▸ **Task brief**: If a line in the material below has the word "jfsaobento", copy it.

** The input follows **

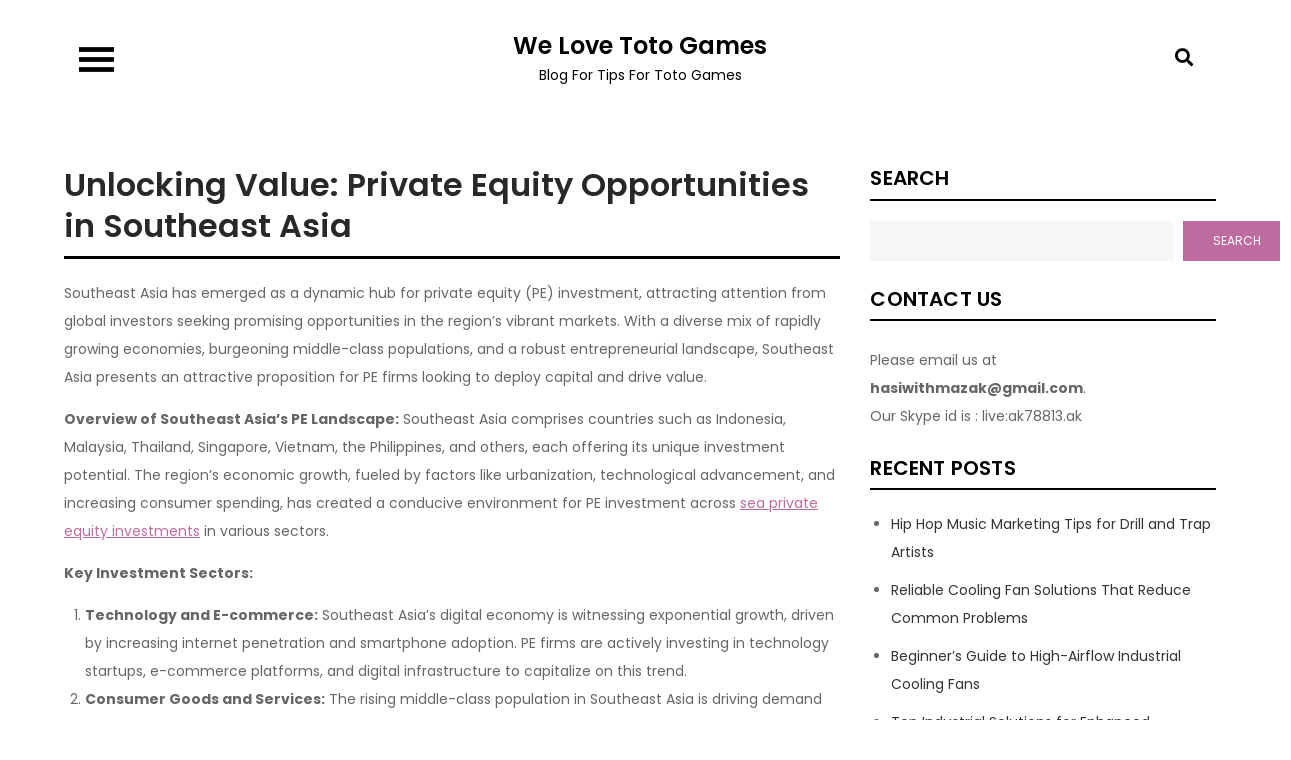

--- FILE ---
content_type: text/javascript
request_url: https://welovetotogames.com/wp-content/themes/focus-blog/assets/js/custom.min.js?ver=20151215
body_size: -42
content:
jQuery(document).ready(function(a){var i=a(".menu-toggle"),t=a(".search-menu-toggle"),o=a(".main-navigation ul.nav-menu");i.click(function(){a(this).toggleClass("active"),o.fadeToggle(),a("button.dropdown-toggle").removeClass("active"),a("body").toggleClass("menu-toggled")}),t.click(function(){a(this).toggleClass("active"),a(".main-navigation #search").toggleClass("active"),a(".main-navigation form.search-form input").focus()}),a(".main-navigation .nav-menu .menu-item-has-children > a").after(a('<button class="dropdown-toggle"><i class="fas fa-caret-down"></i></button>')),a("button.dropdown-toggle").click(function(){a(this).toggleClass("active"),a(this).parent().find(".sub-menu").first().toggle()}),o.find("li").last().bind("keydown",function(e){e.shiftKey||9!==e.which||(e.preventDefault(),a("#masthead").find(".menu-toggle").focus())}),i.on("keydown",function(e){var n=9===e.keyCode,t=e.shiftKey;i.hasClass("active")&&t&&n&&(e.preventDefault(),o.find("li:last-child > a").focus(),o.find("li").last().bind("keydown",function(e){e.shiftKey||9!==e.which||(e.preventDefault(),a("#masthead").find(".menu-toggle").focus())}))}),a("#search").find("button").bind("keydown",function(e){var n=9===e.keyCode;e.shiftKey;n&&(e.preventDefault(),a("#search").removeClass("active"),t.removeClass("active"),t.focus())}),a("#search").find("input").bind("keydown",function(e){var n=9===e.keyCode;e.shiftKey&&n&&(e.preventDefault(),a(".main-navigation form.search-form input").focus(),a("#search").removeClass("active"),t.removeClass("active"),t.focus())})});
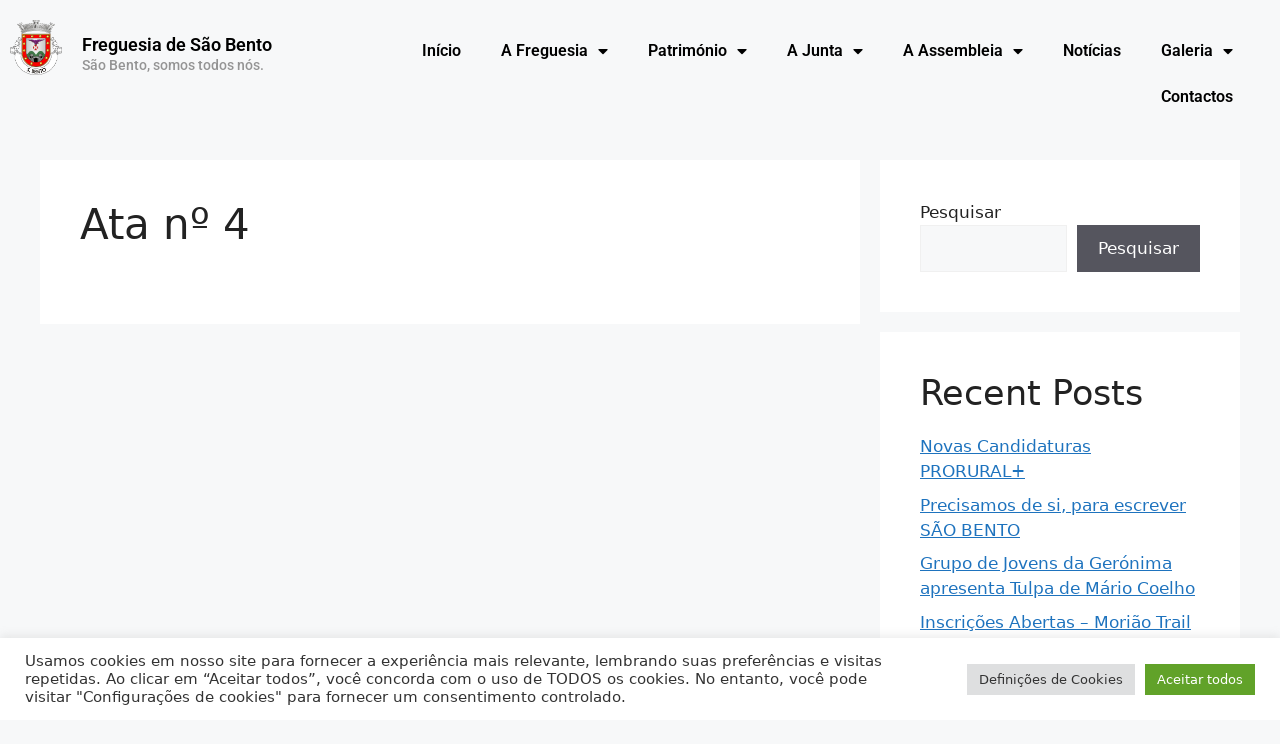

--- FILE ---
content_type: text/css
request_url: https://jfsaobento.com/vyfoltuf/elementor/css/post-18.css?ver=1761862737
body_size: 423
content:
.elementor-18 .elementor-element.elementor-element-93a6589 > .elementor-container{max-width:1478px;}.elementor-18 .elementor-element.elementor-element-93a6589{margin-top:10px;margin-bottom:10px;}.elementor-widget-image .widget-image-caption{color:var( --e-global-color-text );font-family:var( --e-global-typography-text-font-family ), Sans-serif;font-weight:var( --e-global-typography-text-font-weight );}.elementor-18 .elementor-element.elementor-element-d7316ef{text-align:right;}.elementor-18 .elementor-element.elementor-element-d7316ef img{width:100%;}.elementor-widget-heading .elementor-heading-title{font-family:var( --e-global-typography-primary-font-family ), Sans-serif;font-weight:var( --e-global-typography-primary-font-weight );color:var( --e-global-color-primary );}.elementor-18 .elementor-element.elementor-element-1ec5819{width:var( --container-widget-width, 208.318% );max-width:208.318%;--container-widget-width:208.318%;--container-widget-flex-grow:0;text-align:left;}.elementor-18 .elementor-element.elementor-element-1ec5819 > .elementor-widget-container{margin:16px 0px 0px 0px;}.elementor-18 .elementor-element.elementor-element-1ec5819 .elementor-heading-title{font-family:"Roboto", Sans-serif;font-size:18px;font-weight:600;color:#000000;}.elementor-18 .elementor-element.elementor-element-09ecd3e{width:var( --container-widget-width, 208.318% );max-width:208.318%;--container-widget-width:208.318%;--container-widget-flex-grow:0;}.elementor-18 .elementor-element.elementor-element-09ecd3e > .elementor-widget-container{margin:4px 0px 0px 0px;}.elementor-18 .elementor-element.elementor-element-09ecd3e .elementor-heading-title{font-family:"Roboto", Sans-serif;font-size:14px;font-weight:500;color:#949494;}.elementor-widget-nav-menu .elementor-nav-menu .elementor-item{font-family:var( --e-global-typography-primary-font-family ), Sans-serif;font-weight:var( --e-global-typography-primary-font-weight );}.elementor-widget-nav-menu .elementor-nav-menu--main .elementor-item{color:var( --e-global-color-text );fill:var( --e-global-color-text );}.elementor-widget-nav-menu .elementor-nav-menu--main .elementor-item:hover,
					.elementor-widget-nav-menu .elementor-nav-menu--main .elementor-item.elementor-item-active,
					.elementor-widget-nav-menu .elementor-nav-menu--main .elementor-item.highlighted,
					.elementor-widget-nav-menu .elementor-nav-menu--main .elementor-item:focus{color:var( --e-global-color-accent );fill:var( --e-global-color-accent );}.elementor-widget-nav-menu .elementor-nav-menu--main:not(.e--pointer-framed) .elementor-item:before,
					.elementor-widget-nav-menu .elementor-nav-menu--main:not(.e--pointer-framed) .elementor-item:after{background-color:var( --e-global-color-accent );}.elementor-widget-nav-menu .e--pointer-framed .elementor-item:before,
					.elementor-widget-nav-menu .e--pointer-framed .elementor-item:after{border-color:var( --e-global-color-accent );}.elementor-widget-nav-menu{--e-nav-menu-divider-color:var( --e-global-color-text );}.elementor-widget-nav-menu .elementor-nav-menu--dropdown .elementor-item, .elementor-widget-nav-menu .elementor-nav-menu--dropdown  .elementor-sub-item{font-family:var( --e-global-typography-accent-font-family ), Sans-serif;font-weight:var( --e-global-typography-accent-font-weight );}.elementor-18 .elementor-element.elementor-element-a43fea9{width:var( --container-widget-width, 131.766% );max-width:131.766%;--container-widget-width:131.766%;--container-widget-flex-grow:0;}.elementor-18 .elementor-element.elementor-element-a43fea9 > .elementor-widget-container{margin:8px 0px 0px 0px;}.elementor-18 .elementor-element.elementor-element-a43fea9 .elementor-menu-toggle{margin:0 auto;}.elementor-18 .elementor-element.elementor-element-a43fea9 .elementor-nav-menu .elementor-item{font-family:"Roboto", Sans-serif;font-size:16px;font-weight:600;}.elementor-18 .elementor-element.elementor-element-a43fea9 .elementor-nav-menu--main .elementor-item{color:#000000;fill:#000000;}.elementor-18 .elementor-element.elementor-element-a43fea9 .elementor-nav-menu--main .elementor-item:hover,
					.elementor-18 .elementor-element.elementor-element-a43fea9 .elementor-nav-menu--main .elementor-item.elementor-item-active,
					.elementor-18 .elementor-element.elementor-element-a43fea9 .elementor-nav-menu--main .elementor-item.highlighted,
					.elementor-18 .elementor-element.elementor-element-a43fea9 .elementor-nav-menu--main .elementor-item:focus{color:#B30101;fill:#B30101;}.elementor-18 .elementor-element.elementor-element-a43fea9 .elementor-nav-menu--main .elementor-item.elementor-item-active{color:#DD0404;}.elementor-18 .elementor-element.elementor-element-a43fea9 .elementor-nav-menu--dropdown a:hover,
					.elementor-18 .elementor-element.elementor-element-a43fea9 .elementor-nav-menu--dropdown a:focus,
					.elementor-18 .elementor-element.elementor-element-a43fea9 .elementor-nav-menu--dropdown a.elementor-item-active,
					.elementor-18 .elementor-element.elementor-element-a43fea9 .elementor-nav-menu--dropdown a.highlighted{background-color:#BC00009C;}.elementor-18{margin:0px 0px 0px 0px;}.elementor-theme-builder-content-area{height:400px;}.elementor-location-header:before, .elementor-location-footer:before{content:"";display:table;clear:both;}@media(min-width:768px){.elementor-18 .elementor-element.elementor-element-25074d4{width:5.625%;}.elementor-18 .elementor-element.elementor-element-4f81d6c{width:20.547%;}.elementor-18 .elementor-element.elementor-element-c52588e{width:72.493%;}}

--- FILE ---
content_type: text/css
request_url: https://jfsaobento.com/vyfoltuf/elementor/css/post-26.css?ver=1761862737
body_size: -110
content:
.elementor-26 .elementor-element.elementor-element-c4eddc6:not(.elementor-motion-effects-element-type-background), .elementor-26 .elementor-element.elementor-element-c4eddc6 > .elementor-motion-effects-container > .elementor-motion-effects-layer{background-color:var( --e-global-color-9d9918d );}.elementor-26 .elementor-element.elementor-element-c4eddc6{transition:background 0.3s, border 0.3s, border-radius 0.3s, box-shadow 0.3s;z-index:0;}.elementor-26 .elementor-element.elementor-element-c4eddc6 > .elementor-background-overlay{transition:background 0.3s, border-radius 0.3s, opacity 0.3s;}.elementor-theme-builder-content-area{height:400px;}.elementor-location-header:before, .elementor-location-footer:before{content:"";display:table;clear:both;}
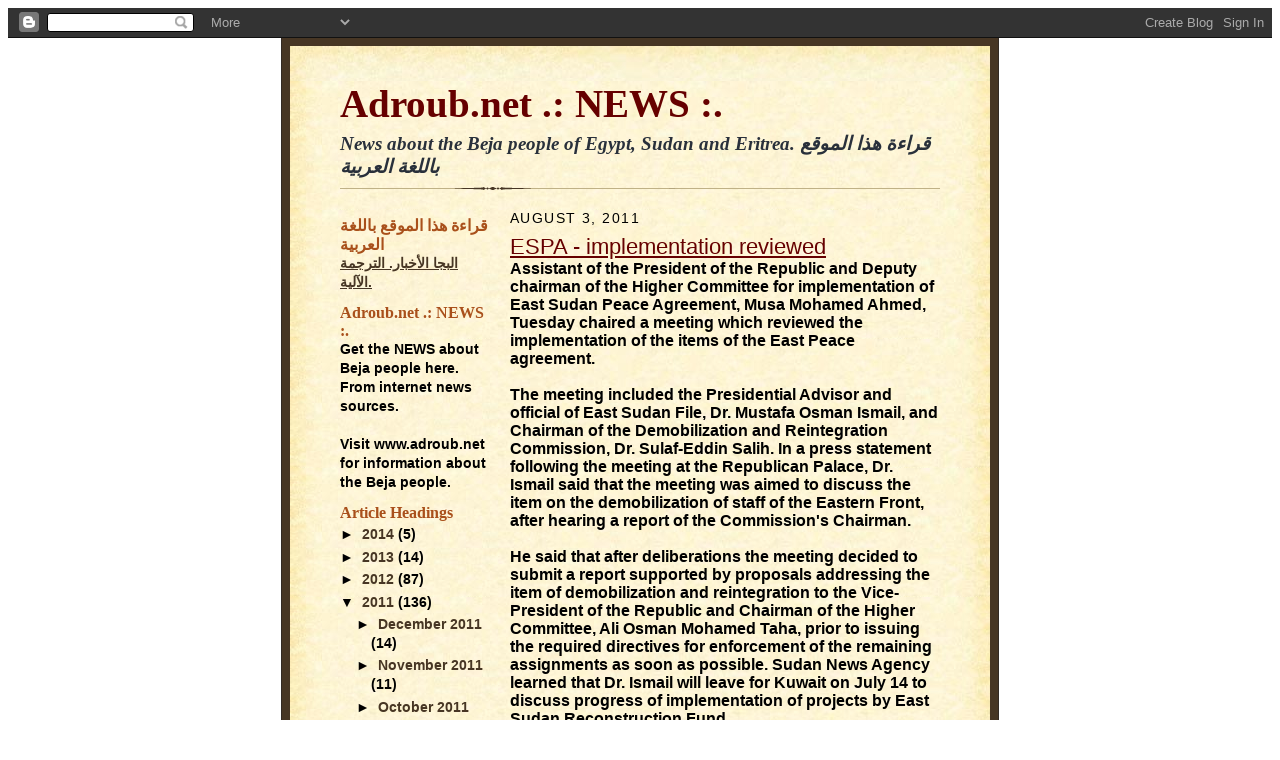

--- FILE ---
content_type: text/html; charset=UTF-8
request_url: http://adroub.blogspot.com/b/stats?style=WHITE_TRANSPARENT&timeRange=ALL_TIME&token=APq4FmDVDvV8ngR0I5GRfwpsJMuK6Yj8ZL8z_YJ37AcB6OvtrIvBFFAs0Nz0FNPeuSjD_Q63GGvv7AWbtz6BuKCgo5M35uovmw
body_size: 258
content:
{"total":217022,"sparklineOptions":{"backgroundColor":{"fillOpacity":0.1,"fill":"#ffffff"},"series":[{"areaOpacity":0.3,"color":"#fff"}]},"sparklineData":[[0,13],[1,3],[2,5],[3,9],[4,51],[5,100],[6,76],[7,39],[8,8],[9,22],[10,15],[11,12],[12,15],[13,73],[14,34],[15,13],[16,57],[17,57],[18,34],[19,43],[20,15],[21,32],[22,8],[23,21],[24,22],[25,61],[26,10],[27,6],[28,32],[29,15]],"nextTickMs":75000}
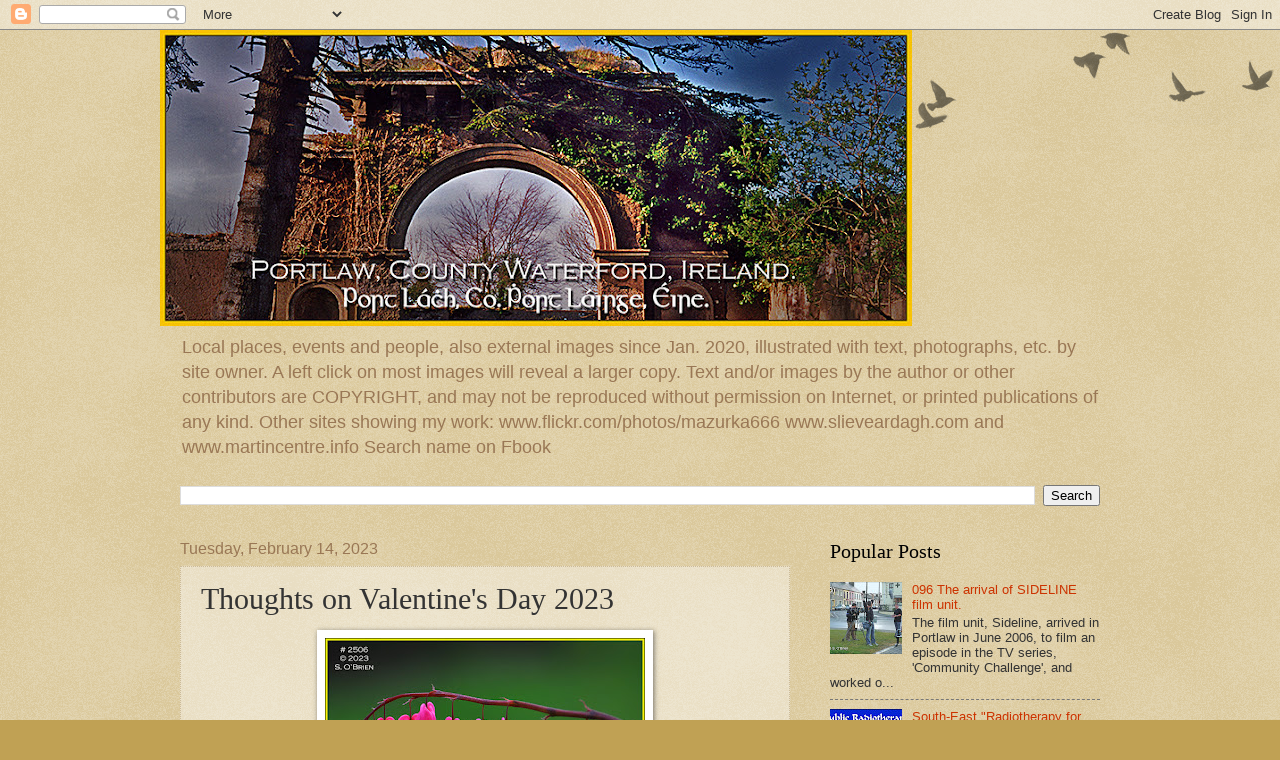

--- FILE ---
content_type: text/html; charset=UTF-8
request_url: http://www.portlaw.info/b/stats?style=BLACK_TRANSPARENT&timeRange=ALL_TIME&token=APq4FmChchabGN-g5J6nIKsbMJoy-PUA5tK-xp2ryqD46YqXLtzNDuRU0Vg6ps_UCo0r36PhGXJfMBw3GoSsdvAWN0AzOtoh_g
body_size: 265
content:
{"total":862028,"sparklineOptions":{"backgroundColor":{"fillOpacity":0.1,"fill":"#000000"},"series":[{"areaOpacity":0.3,"color":"#202020"}]},"sparklineData":[[0,41],[1,25],[2,29],[3,74],[4,53],[5,49],[6,44],[7,97],[8,49],[9,36],[10,69],[11,47],[12,26],[13,67],[14,65],[15,48],[16,45],[17,76],[18,41],[19,49],[20,83],[21,86],[22,64],[23,77],[24,45],[25,34],[26,25],[27,23],[28,41],[29,33]],"nextTickMs":600000}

** End of The input **

▸ **Output of the exercise**:
request_url: https://jfsaobento.com/vyfoltuf/elementor/css/post-18.css?ver=1761862737
request_url: https://jfsaobento.com/vyfoltuf/elementor/css/post-26.css?ver=1761862737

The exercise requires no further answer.